Povero Dentato! il bravo sergente de’ dragoni che facilitò l’evasione di Manlio — Dentato era messo alla tortura mattina e sera per strappargli di bocca la delazione dei complici!
Io risparmierò ai miei lettori l’orrido quadro dei patimenti inflitti a quel prode romano — straziato colla corda, attanagliato — ridotto una massa informe — abbandonato in un canto del suo carcere segreto — spirante — ed implorando la morte come un beneficio. — Quello ch’io non posso tacere è che il prete non si contenta di martoriare — di avvilire il corpo — egli vuole insudiciare l’anima, — e quando il soffrente svenuto — pei patimenti — articola un’indistinta parola — egli la raccoglie —: e l’interpreta a modo suo — spargendo la vergogna e l’infamia sul capo dell’infelice torturato.
I1 povero Dentato — così scontava il suo amore per l’Italia e per Roma — nelle unghie dei luciferi umani — e non era il solo! — In quei giorni di paura e di rabbia, furono numerosi gli arresti — ed i torturati, — ed anche rinvenuto dal terrore — il prete si dava alle sevizie — condizione essenziale per riconoscere i codardi. — I tiranni più crudeli — i più sanguinari di tutte le epoche — furono vili e pieni di paura.

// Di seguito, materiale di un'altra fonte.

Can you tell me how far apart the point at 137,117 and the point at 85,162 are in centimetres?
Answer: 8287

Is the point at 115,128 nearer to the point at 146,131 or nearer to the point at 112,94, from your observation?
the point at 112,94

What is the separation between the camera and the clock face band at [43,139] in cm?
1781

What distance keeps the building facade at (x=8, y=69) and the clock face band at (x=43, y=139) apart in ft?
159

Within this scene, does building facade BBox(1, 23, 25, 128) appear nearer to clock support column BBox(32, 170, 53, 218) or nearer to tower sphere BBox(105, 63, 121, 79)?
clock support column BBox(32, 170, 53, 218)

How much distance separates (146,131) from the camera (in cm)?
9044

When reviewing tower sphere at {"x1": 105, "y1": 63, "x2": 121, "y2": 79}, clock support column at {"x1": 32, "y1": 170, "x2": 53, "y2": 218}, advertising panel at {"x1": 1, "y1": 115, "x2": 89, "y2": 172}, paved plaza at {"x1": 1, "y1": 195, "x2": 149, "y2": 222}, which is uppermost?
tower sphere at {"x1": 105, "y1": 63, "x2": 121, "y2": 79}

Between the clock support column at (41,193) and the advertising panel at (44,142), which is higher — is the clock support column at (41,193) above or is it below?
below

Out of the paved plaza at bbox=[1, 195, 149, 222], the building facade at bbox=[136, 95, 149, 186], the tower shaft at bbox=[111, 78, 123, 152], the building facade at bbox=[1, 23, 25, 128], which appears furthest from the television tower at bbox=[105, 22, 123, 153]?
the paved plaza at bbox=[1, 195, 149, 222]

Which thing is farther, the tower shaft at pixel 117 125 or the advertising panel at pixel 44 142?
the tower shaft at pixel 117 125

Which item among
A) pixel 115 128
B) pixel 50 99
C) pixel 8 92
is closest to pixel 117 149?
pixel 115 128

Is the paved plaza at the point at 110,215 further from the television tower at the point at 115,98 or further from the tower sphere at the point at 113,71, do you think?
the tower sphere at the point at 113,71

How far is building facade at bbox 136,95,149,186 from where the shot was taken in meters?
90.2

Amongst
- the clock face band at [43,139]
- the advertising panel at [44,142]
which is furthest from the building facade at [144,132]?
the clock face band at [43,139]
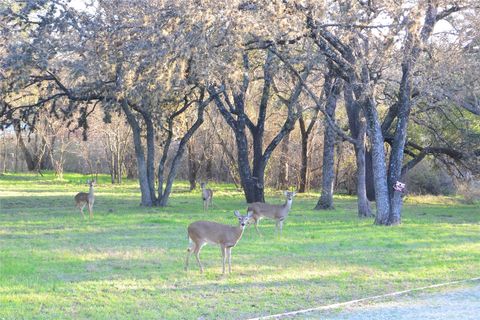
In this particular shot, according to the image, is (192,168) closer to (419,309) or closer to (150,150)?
(150,150)

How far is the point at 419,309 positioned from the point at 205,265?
14.6 feet

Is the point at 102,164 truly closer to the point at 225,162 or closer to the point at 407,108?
the point at 225,162

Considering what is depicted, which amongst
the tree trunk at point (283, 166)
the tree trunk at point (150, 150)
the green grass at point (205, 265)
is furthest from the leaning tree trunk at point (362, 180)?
the tree trunk at point (283, 166)

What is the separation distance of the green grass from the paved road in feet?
2.05

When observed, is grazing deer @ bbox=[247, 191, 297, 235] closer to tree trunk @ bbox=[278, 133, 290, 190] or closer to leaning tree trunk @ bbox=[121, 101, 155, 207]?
leaning tree trunk @ bbox=[121, 101, 155, 207]

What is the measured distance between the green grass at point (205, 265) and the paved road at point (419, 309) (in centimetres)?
62

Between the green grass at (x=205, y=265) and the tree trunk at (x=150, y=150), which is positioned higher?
the tree trunk at (x=150, y=150)

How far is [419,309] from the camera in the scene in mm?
9805

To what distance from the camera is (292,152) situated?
44562 millimetres

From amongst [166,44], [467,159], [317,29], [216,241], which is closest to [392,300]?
[216,241]

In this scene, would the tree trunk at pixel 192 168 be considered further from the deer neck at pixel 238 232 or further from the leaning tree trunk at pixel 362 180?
the deer neck at pixel 238 232

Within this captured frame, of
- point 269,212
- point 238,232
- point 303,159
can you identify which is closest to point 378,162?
point 269,212

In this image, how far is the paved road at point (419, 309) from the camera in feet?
30.5

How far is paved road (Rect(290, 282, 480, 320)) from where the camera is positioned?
30.5ft
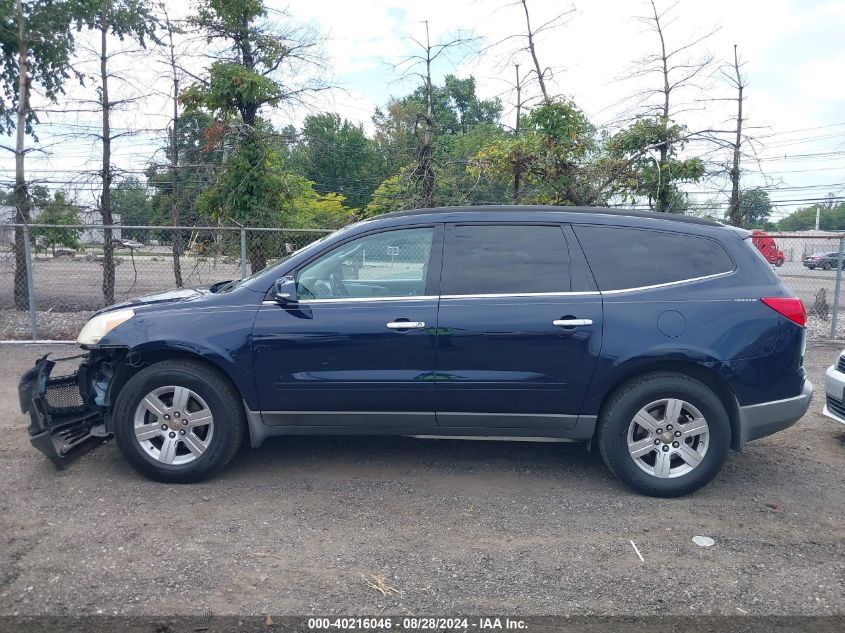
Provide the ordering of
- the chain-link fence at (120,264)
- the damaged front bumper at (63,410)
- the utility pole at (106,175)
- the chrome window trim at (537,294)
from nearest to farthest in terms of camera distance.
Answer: the chrome window trim at (537,294) → the damaged front bumper at (63,410) → the chain-link fence at (120,264) → the utility pole at (106,175)

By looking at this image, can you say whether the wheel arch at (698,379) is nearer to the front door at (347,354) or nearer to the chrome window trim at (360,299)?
the front door at (347,354)

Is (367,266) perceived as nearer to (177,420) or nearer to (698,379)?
(177,420)

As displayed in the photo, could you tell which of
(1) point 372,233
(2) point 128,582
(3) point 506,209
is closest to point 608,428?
(3) point 506,209

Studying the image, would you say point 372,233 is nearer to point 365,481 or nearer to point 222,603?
point 365,481

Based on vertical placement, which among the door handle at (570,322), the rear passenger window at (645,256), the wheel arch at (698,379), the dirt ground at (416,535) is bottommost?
the dirt ground at (416,535)

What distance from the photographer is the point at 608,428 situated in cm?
459

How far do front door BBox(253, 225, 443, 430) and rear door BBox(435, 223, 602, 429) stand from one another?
148mm

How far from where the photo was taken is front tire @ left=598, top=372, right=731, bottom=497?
14.8 ft

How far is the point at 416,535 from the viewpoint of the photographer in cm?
406

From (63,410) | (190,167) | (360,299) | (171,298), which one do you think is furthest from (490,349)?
(190,167)

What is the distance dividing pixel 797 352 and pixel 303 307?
3.34m

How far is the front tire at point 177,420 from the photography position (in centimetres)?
466

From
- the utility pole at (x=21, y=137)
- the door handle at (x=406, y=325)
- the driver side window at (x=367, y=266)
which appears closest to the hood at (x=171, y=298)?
the driver side window at (x=367, y=266)

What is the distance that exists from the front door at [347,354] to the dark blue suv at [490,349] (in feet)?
0.03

Infelice Dentato! i suoi carnefici — rapportavano, ch’egli aveva confessato complici — e quindi nuovi arresti — nuovi tormenti, e nuove torture!
Ecco! come da tanti secoli è trattato questo nostro povero paese? — ed il mondo tollera questi carnefici — li protegge — li impone all’Italia! — Non si sa se più scellerati i preti e chi li sorregge — o più stupido questo miserabile popolo — che li soffre nel suo seno — e non fulmina — non annienta questi istrumenti del suo servaggio, delle sue miserie e delle sue umiliazioni.